The cost of accommodations varies from country to country. Nicaragua, Honduras, El Salvador and Guatemala are the cheaper countries, while Mexico, Belize, Panama and Costa Rica (and many beach destinations) are more expensive. Features such as a private bathroom, hot water and air-con will drive up the price.
Reservations are necessary in tourist areas during peak season, particularly during Semana Santa (Holy Week, preceding Easter) and the week between Christmas and New Year, when locals are also traveling around the region.
Prices do change; use prices listed by Lonely Planet as a gauge only.
If you plan on camping, it's best to bring your own gear. Organized campgrounds aren’t common. Facilities at campgrounds vary widely, so make sure you know ahead of time if fire pits, latrines and water will be available.
Some hostels have dedicated camping areas. Some national parks and reserves (particularly in Costa Rica) also have basic camping facilities, but they can get crowded. In some places it’s also feasible to ask to camp on private land.
Guesthouses & Hotels
Guesthouses are generally small, family-run lodgings. Most rooms have a fan and shared bathroom (though you may need to bring your own towel and soap). Conditions are highly variable, ranging from pleasant rooms to those with a dumpy bed, smeared mosquito remains on the walls, and a leaky-faucet 'shower' down the hall.

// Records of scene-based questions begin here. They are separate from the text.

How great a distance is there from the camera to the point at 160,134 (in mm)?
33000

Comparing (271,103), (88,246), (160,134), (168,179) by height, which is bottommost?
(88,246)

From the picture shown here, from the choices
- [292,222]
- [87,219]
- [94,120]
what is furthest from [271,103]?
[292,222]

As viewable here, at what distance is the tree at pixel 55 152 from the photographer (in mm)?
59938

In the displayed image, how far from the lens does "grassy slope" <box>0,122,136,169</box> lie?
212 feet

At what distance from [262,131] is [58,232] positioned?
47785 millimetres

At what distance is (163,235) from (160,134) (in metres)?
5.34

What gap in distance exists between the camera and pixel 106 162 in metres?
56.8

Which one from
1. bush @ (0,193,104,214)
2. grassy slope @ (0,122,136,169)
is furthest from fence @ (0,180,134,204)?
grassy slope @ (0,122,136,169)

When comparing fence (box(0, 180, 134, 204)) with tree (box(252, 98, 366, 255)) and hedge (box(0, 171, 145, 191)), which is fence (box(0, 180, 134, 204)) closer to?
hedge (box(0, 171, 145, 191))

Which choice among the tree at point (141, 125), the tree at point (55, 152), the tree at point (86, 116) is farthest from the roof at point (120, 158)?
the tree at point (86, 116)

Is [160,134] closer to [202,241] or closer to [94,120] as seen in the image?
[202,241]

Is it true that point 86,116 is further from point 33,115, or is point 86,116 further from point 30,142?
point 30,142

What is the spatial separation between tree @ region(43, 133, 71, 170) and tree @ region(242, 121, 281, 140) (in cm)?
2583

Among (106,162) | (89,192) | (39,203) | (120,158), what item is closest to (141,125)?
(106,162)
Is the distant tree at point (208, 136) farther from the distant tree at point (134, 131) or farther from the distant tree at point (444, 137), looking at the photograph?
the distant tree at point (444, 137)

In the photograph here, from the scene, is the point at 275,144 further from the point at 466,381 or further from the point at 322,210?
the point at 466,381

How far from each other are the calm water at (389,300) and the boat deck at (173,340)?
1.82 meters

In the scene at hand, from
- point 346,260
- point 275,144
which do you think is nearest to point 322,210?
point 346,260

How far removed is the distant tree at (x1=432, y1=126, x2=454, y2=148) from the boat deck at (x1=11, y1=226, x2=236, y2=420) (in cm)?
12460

In hotels, rooms with air-con and TV usually cost at least $20 more than a room with a fan. Breakfast is not usually included in the overnight rate.

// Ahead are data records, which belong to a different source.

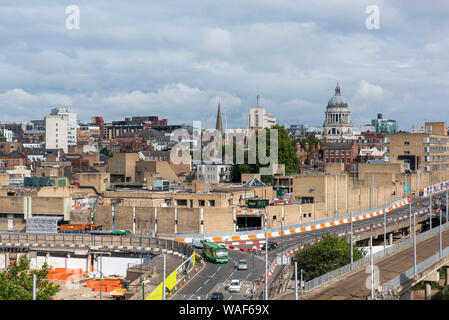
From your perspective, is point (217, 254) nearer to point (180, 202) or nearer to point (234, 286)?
point (234, 286)

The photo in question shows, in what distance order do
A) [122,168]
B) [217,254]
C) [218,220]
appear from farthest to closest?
1. [122,168]
2. [218,220]
3. [217,254]

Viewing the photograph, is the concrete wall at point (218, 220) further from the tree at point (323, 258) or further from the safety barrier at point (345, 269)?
the safety barrier at point (345, 269)

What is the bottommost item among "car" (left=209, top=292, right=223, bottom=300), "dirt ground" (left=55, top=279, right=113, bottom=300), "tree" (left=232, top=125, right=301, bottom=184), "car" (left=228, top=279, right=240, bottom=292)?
"dirt ground" (left=55, top=279, right=113, bottom=300)

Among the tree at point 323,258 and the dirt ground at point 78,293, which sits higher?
the tree at point 323,258

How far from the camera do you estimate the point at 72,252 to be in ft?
218

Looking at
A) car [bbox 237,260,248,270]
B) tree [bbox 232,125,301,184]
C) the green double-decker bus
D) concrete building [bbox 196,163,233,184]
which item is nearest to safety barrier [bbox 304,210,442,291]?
car [bbox 237,260,248,270]

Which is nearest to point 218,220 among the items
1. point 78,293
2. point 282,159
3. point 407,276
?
point 78,293

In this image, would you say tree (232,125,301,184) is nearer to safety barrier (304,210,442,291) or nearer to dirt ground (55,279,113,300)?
safety barrier (304,210,442,291)

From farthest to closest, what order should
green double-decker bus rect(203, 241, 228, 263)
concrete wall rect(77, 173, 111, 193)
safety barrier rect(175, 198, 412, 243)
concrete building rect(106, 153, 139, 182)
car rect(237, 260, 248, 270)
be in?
concrete building rect(106, 153, 139, 182) → concrete wall rect(77, 173, 111, 193) → safety barrier rect(175, 198, 412, 243) → green double-decker bus rect(203, 241, 228, 263) → car rect(237, 260, 248, 270)

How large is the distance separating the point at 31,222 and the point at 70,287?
22.5 metres

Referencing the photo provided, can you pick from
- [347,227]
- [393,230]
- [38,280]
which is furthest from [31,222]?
[393,230]

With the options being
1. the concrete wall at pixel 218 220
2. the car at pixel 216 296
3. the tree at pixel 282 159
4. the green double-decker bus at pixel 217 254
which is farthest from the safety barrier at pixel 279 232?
the tree at pixel 282 159

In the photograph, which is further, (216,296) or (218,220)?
(218,220)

‘Hot water’ can be lukewarm and working only at certain hours of the day. Be sure to inquire if your water is unexpectedly cold, as it may just be a matter of turning on the hot water heater. Beware of the electric shower – it's a cold-water showerhead juiced by an electric heating element. Don’t touch it, or anything metal, while in the shower or you may get a shock.
Used toilet paper should be placed in the receptacle provided, and not flushed down the toilet.
If you stumble on a place used by the ‘hourly’ crowd, please let us know so we can warn other travelers.
Hammocks & Cabins
Sleeping in a hammock can make for a breezier night than sleeping in a stuffy room. Many beach towns have hammock rooms or areas for the same price as a dorm. Cabañas (or cabinas; cabins) provide memorable stays on the beach or in the jungle. Amenities vary – many are simple thatched-roof huts with a dirt or sand floor.
Spanish-language schools arrange homestays in towns where the language-school scene is strong, including Antigua and Quetzaltenango (Guatemala), Granada (Nicaragua), Copán (Honduras) and Bocas del Toro (Panama). A similar option is turismo rural – community tourism initiatives with rural homestays.
Homestays usually offer private sleeping quarters in a local home, with bathroom facilities shared with the family. Meals are often included. It's usually an affordable room-and-board option, with the added benefit of giving you plenty of opportunities to practice your Spanish.
Hostels are found throughout Central America and serve all ages. Many hostels offer a few private rooms in addition to dormitories with bunk beds (which generally cost around US$10 to US$20 per person). Except in Mexico, Hostelling International (HI) membership isn’t particularly useful: most hostels in the region are independently run.